-- Begin Exercise materials --

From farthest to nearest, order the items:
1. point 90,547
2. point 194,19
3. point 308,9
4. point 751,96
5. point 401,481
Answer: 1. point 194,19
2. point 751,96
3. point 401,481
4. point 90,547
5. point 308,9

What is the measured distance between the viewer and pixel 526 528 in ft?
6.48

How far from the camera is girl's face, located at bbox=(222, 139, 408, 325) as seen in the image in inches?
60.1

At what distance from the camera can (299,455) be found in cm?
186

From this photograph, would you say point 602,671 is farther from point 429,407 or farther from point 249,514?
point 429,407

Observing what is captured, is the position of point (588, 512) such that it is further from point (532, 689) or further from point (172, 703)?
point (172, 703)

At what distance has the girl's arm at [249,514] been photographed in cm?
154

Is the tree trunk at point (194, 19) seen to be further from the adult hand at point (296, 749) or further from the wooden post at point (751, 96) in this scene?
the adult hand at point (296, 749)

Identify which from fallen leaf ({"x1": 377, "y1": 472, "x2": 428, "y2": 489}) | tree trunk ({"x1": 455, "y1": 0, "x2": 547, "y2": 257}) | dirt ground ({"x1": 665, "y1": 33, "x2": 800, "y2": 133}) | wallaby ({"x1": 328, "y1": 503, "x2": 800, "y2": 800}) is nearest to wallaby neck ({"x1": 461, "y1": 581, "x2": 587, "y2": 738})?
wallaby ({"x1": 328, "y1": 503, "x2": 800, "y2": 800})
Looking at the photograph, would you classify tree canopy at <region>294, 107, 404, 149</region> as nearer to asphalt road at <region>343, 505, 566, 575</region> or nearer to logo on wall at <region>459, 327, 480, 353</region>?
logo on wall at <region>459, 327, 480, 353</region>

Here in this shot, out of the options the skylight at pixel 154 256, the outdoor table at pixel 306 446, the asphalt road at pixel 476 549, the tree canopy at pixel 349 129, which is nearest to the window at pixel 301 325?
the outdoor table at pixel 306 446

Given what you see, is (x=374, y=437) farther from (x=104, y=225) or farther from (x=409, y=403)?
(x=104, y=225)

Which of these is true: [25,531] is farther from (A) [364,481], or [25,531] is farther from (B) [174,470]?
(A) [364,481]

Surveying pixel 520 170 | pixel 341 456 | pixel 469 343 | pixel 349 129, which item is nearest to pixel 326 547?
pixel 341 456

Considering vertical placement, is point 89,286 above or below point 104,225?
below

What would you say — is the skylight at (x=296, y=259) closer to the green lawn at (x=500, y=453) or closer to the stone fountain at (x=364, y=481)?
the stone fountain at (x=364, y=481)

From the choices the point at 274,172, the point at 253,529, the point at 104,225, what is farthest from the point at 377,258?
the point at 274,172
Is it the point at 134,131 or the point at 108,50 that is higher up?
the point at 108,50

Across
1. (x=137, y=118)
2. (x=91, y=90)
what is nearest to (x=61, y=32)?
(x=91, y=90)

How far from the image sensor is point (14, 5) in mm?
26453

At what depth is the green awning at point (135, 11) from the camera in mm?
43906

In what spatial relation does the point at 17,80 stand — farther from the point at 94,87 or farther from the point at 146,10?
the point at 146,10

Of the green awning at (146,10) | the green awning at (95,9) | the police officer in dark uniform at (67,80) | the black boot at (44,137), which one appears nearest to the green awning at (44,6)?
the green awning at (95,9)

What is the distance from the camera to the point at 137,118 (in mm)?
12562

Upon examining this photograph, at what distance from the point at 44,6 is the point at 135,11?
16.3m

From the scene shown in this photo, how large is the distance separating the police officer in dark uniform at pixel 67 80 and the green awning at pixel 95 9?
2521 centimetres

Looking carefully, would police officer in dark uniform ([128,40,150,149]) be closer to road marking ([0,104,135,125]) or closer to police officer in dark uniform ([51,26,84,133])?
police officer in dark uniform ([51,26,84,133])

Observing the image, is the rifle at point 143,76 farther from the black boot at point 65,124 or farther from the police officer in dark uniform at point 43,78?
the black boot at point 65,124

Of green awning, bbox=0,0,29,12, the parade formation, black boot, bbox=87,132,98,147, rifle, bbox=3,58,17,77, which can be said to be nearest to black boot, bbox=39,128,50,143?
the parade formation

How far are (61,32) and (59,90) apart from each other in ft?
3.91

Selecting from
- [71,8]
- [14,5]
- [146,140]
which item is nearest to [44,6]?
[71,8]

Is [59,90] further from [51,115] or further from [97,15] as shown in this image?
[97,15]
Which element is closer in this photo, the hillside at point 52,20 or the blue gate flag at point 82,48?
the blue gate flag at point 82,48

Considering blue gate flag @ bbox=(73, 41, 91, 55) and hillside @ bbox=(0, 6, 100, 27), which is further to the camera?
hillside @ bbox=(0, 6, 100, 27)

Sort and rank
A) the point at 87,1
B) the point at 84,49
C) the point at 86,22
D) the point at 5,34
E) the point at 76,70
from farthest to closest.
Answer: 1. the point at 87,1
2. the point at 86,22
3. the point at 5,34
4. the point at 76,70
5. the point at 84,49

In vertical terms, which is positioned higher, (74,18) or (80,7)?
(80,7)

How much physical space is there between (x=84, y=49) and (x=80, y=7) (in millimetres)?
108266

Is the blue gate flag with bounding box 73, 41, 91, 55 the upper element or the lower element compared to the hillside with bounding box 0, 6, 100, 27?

-- End Exercise materials --

» **Task prompt**: Go through the listing and print each line exactly as it appears.

» **The solution**:
From farthest to nearest, order the items:
1. point 90,547
2. point 194,19
3. point 308,9
4. point 751,96
5. point 401,481
Answer: 1. point 194,19
2. point 751,96
3. point 401,481
4. point 90,547
5. point 308,9

What is the measured distance between the viewer and pixel 526 528 in ft?
6.48

How far from the camera is girl's face, located at bbox=(222, 139, 408, 325) as seen in the image in inches?
60.1

At what distance from the camera can (299,455) be found in cm?
186

From this photograph, would you say point 602,671 is farther from point 429,407 or farther from point 249,514?
point 429,407

Observing what is captured, is the position of point (588, 512) such that it is further from point (532, 689) or further from point (172, 703)?
point (172, 703)

At what distance has the girl's arm at [249,514] been photographed in cm?
154

Is the tree trunk at point (194, 19) seen to be further from the adult hand at point (296, 749) or further from the wooden post at point (751, 96) in this scene?
the adult hand at point (296, 749)

Identify which from fallen leaf ({"x1": 377, "y1": 472, "x2": 428, "y2": 489}) | tree trunk ({"x1": 455, "y1": 0, "x2": 547, "y2": 257}) | dirt ground ({"x1": 665, "y1": 33, "x2": 800, "y2": 133}) | wallaby ({"x1": 328, "y1": 503, "x2": 800, "y2": 800}) is nearest to wallaby neck ({"x1": 461, "y1": 581, "x2": 587, "y2": 738})?
wallaby ({"x1": 328, "y1": 503, "x2": 800, "y2": 800})
Looking at the photograph, would you classify tree canopy at <region>294, 107, 404, 149</region> as nearer to asphalt road at <region>343, 505, 566, 575</region> or nearer to logo on wall at <region>459, 327, 480, 353</region>?
logo on wall at <region>459, 327, 480, 353</region>

Here in this shot, out of the options the skylight at pixel 154 256, the outdoor table at pixel 306 446, the asphalt road at pixel 476 549, the tree canopy at pixel 349 129, which is nearest to the window at pixel 301 325?
the outdoor table at pixel 306 446

Given what you see, is (x=374, y=437) farther from (x=104, y=225) or farther from (x=409, y=403)?
(x=104, y=225)

Which of these is true: [25,531] is farther from (A) [364,481], or [25,531] is farther from (B) [174,470]?
(A) [364,481]

Surveying pixel 520 170 | pixel 341 456 | pixel 469 343 | pixel 349 129, which item is nearest to pixel 326 547?
pixel 341 456

Considering vertical placement, is point 89,286 above or below point 104,225?
below

What would you say — is the skylight at (x=296, y=259) closer to the green lawn at (x=500, y=453) or closer to the stone fountain at (x=364, y=481)?
the stone fountain at (x=364, y=481)

From the choices the point at 274,172, the point at 253,529, the point at 104,225, what is farthest from the point at 377,258?
the point at 274,172
Is it the point at 134,131 or the point at 108,50 that is higher up?
the point at 108,50

Across
1. (x=137, y=118)
2. (x=91, y=90)
what is nearest to (x=61, y=32)?
(x=91, y=90)

How far from the image sensor is point (14, 5) in mm?
26453

At what depth is the green awning at point (135, 11) from the camera in mm?
43906

In what spatial relation does the point at 17,80 stand — farther from the point at 94,87 or farther from the point at 146,10?
the point at 146,10

Of the green awning at (146,10) | the green awning at (95,9) | the police officer in dark uniform at (67,80) | the black boot at (44,137), which one appears nearest to the green awning at (44,6)?
the green awning at (95,9)

What is the distance from the camera to the point at 137,118 (in mm)?
12562

Upon examining this photograph, at what distance from the point at 44,6 is the point at 135,11?
16.3m

From the scene shown in this photo, how large is the distance separating the police officer in dark uniform at pixel 67 80 and the green awning at pixel 95 9?
2521 centimetres

Looking carefully, would police officer in dark uniform ([128,40,150,149]) be closer to road marking ([0,104,135,125]) or closer to police officer in dark uniform ([51,26,84,133])?
police officer in dark uniform ([51,26,84,133])

Observing the image, is the rifle at point 143,76 farther from the black boot at point 65,124 or farther from the police officer in dark uniform at point 43,78?
the black boot at point 65,124

Of green awning, bbox=0,0,29,12, the parade formation, black boot, bbox=87,132,98,147, rifle, bbox=3,58,17,77, which can be said to be nearest to black boot, bbox=39,128,50,143?
the parade formation

How far are (61,32) and (59,90) apart from each other in ft?
3.91

Selecting from
- [71,8]
- [14,5]
- [146,140]
which item is nearest to [44,6]?
[71,8]

Is [59,90] further from [51,115] or further from [97,15] as shown in this image?
[97,15]
Which element is closer in this photo, the hillside at point 52,20 or the blue gate flag at point 82,48?
the blue gate flag at point 82,48

Considering blue gate flag @ bbox=(73, 41, 91, 55) and hillside @ bbox=(0, 6, 100, 27), which is further to the camera?
hillside @ bbox=(0, 6, 100, 27)

Sort and rank
A) the point at 87,1
B) the point at 84,49
C) the point at 86,22
D) the point at 5,34
E) the point at 76,70
from farthest to closest.
Answer: 1. the point at 87,1
2. the point at 86,22
3. the point at 5,34
4. the point at 76,70
5. the point at 84,49

In vertical terms, which is positioned higher, (74,18) or (80,7)?
(80,7)

How much physical space is there between (x=84, y=49) and (x=80, y=7) (in millimetres)?
108266

Is the blue gate flag with bounding box 73, 41, 91, 55 the upper element or the lower element compared to the hillside with bounding box 0, 6, 100, 27?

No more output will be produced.